>> START Text shown
Olivia's Books, Quotes and Opinions

 I am not sure yet whether I am about to find a new home for my bookshelves or not at this site, but I will stretch my snout around the corner and sniff ...

When Pressing the 3-star-Button

Cinder  - Marissa Meyer

... I remembered

  • the extremely fun bladerunneresque setting in New Beijing
  • the tough, talented, no-nonsense part-cyborg Cinderella (I don't want to give up my own real legs, but a calf-compartment for small items to take with me sounds awefully handy)
  • the R2D2-reminiscent servant-turned-sidekick android Iko with the romantic, girly personality and a huge royalty crush (I loved that lipstick-involving scene)
>> END Text shown
◆ **Written exercise 1**
Please reproduce the records word for word, starting with their first line and going on through the line that contains "95L203 149L243 153L274".
>> START Provided material
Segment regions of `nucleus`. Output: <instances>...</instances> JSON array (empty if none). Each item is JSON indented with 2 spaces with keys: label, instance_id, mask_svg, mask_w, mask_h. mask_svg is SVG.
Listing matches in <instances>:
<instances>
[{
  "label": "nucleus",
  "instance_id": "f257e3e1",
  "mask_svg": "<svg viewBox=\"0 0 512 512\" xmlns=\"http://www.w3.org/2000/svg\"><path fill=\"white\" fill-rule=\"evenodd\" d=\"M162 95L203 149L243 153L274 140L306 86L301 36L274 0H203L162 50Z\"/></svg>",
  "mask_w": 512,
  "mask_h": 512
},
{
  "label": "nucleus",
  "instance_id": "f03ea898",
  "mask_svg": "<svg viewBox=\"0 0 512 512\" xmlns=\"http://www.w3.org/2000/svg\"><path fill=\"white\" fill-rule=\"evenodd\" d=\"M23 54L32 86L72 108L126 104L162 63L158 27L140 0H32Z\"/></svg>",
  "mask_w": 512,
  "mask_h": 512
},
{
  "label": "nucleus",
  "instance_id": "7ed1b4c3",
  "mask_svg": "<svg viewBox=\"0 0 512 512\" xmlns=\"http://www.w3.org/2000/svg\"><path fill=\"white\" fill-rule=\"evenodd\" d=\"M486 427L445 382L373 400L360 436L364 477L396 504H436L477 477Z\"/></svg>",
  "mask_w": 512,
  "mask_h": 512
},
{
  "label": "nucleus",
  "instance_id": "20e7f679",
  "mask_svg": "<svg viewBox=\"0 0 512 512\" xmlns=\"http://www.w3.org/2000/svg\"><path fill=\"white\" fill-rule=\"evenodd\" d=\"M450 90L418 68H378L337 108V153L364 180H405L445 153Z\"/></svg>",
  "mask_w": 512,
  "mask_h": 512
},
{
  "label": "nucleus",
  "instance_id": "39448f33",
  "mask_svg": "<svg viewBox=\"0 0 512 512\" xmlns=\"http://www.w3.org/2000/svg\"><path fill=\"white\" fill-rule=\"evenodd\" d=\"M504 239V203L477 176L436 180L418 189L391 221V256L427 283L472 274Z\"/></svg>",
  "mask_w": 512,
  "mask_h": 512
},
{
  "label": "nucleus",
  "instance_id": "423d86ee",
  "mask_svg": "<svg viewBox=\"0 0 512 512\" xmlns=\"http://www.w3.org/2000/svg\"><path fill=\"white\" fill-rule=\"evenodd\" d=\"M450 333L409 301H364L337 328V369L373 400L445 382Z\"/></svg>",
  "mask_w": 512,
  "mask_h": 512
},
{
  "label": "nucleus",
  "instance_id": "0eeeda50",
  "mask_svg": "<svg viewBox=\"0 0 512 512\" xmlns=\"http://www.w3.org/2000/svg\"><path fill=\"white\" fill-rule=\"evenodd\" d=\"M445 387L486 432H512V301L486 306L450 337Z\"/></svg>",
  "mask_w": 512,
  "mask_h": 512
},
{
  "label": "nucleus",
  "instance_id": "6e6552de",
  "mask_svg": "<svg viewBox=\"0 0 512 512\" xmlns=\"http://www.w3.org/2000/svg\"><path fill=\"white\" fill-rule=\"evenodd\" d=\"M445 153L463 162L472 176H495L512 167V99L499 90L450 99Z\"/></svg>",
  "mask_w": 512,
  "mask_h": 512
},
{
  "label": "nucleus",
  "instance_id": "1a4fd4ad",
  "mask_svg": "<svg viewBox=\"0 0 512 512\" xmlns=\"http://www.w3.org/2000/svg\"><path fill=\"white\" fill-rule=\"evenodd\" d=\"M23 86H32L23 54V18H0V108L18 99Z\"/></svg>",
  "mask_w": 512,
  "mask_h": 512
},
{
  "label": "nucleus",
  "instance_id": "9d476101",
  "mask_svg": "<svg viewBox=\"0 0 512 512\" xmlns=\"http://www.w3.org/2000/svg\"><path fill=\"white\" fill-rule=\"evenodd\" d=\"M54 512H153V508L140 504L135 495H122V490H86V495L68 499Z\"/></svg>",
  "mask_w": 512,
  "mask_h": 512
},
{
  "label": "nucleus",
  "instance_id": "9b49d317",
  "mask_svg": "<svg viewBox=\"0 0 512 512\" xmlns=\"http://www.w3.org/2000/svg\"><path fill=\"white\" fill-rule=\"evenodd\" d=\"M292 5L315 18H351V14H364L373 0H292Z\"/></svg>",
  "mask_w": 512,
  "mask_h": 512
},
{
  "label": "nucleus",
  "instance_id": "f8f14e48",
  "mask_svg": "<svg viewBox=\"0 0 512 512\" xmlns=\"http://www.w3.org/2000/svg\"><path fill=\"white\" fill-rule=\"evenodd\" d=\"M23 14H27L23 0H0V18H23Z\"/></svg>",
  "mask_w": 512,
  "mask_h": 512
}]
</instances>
>> END Provided material
◆ **Written exercise 2**
Continue the book blog post about Cinder from the point where it stops.

◆ **Result 1**
Segment regions of `nucleus`. Output: <instances>...</instances> JSON array (empty if none). Each item is JSON indented with 2 spaces with keys: label, instance_id, mask_svg, mask_w, mask_h. mask_svg is SVG.
Listing matches in <instances>:
<instances>
[{
  "label": "nucleus",
  "instance_id": "f257e3e1",
  "mask_svg": "<svg viewBox=\"0 0 512 512\" xmlns=\"http://www.w3.org/2000/svg\"><path fill=\"white\" fill-rule=\"evenodd\" d=\"M162 95L203 149L243 153L274 140L306 86L301 36L274 0H203L162 50Z\"/></svg>",

◆ **Result 2**
but also

  • the extreme predictability (I know, we all are familiar with both the Grimm and the Disney version of Cinderella's bio, have probably watched enough Czech or East Germany variations on TV to recognize most more or less creative derivations and have gobbled down a handful of retellings in novel form. I don't refer to the main situation, but to the supposed mystery concerning a certain character's identity and another character's agenda. Exaggerated denseness in main characters lends a certain stale flavor to the impression I form of them.)
  • the cliffiie

and the

  • missed chance at milking the wonderful prerequisites to the max. I so looked forward to pressing my nose closely to a robotically steered hoover gliding through the illuminated, over-populated, plague-ridden, globalized city of New Beijing. But my blindfold was only removed for short intervals now and then. A pity.

Around 25%

Fangirl - Rainbow Rowell

 I do get Cath, although I am definitely not her. All in all, the book pulls me in hard and presents itself as sadder and much more serious that I had expected. The cover is so breezy and chicklitty, you know? 

On page 33 ...

Cinder  - Marissa Meyer

I adore the Bladerunner-like atmosphere so far. Plus Cinder is a strong no-nonsense girl and has the equivalent of R2D2 as a best friend and co-worker.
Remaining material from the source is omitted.